PROBLEM STATEMENT:
Would you copy out exactly the lines of the listing below, beginning with the one that contains "family: Cervidae" and ending with the last?
:: SOURCE INFORMATION
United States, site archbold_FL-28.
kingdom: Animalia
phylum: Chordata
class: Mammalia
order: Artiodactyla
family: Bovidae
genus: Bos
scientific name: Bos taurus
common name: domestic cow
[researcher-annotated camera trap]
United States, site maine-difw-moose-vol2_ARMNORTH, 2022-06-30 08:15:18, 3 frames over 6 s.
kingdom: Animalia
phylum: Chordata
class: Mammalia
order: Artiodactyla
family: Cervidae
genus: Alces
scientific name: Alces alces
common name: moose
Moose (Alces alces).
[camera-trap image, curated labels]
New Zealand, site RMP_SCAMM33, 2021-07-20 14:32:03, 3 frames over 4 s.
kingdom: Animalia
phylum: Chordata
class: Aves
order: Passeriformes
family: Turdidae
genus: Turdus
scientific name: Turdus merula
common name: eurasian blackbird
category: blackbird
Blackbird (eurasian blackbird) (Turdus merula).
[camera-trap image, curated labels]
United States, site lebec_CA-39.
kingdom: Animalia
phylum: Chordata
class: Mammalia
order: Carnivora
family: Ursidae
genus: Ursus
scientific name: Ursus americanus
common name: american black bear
::::
YOUR RESPONSE:
family: Cervidae
genus: Alces
scientific name: Alces alces
common name: moose
Moose (Alces alces).
[camera-trap image, curated labels]
New Zealand, site RMP_SCAMM33, 2021-07-20 14:32:03, 3 frames over 4 s.
kingdom: Animalia
phylum: Chordata
class: Aves
order: Passeriformes
family: Turdidae
genus: Turdus
scientific name: Turdus merula
common name: eurasian blackbird
category: blackbird
Blackbird (eurasian blackbird) (Turdus merula).
[camera-trap image, curated labels]
United States, site lebec_CA-39.
kingdom: Animalia
phylum: Chordata
class: Mammalia
order: Carnivora
family: Ursidae
genus: Ursus
scientific name: Ursus americanus
common name: american black bear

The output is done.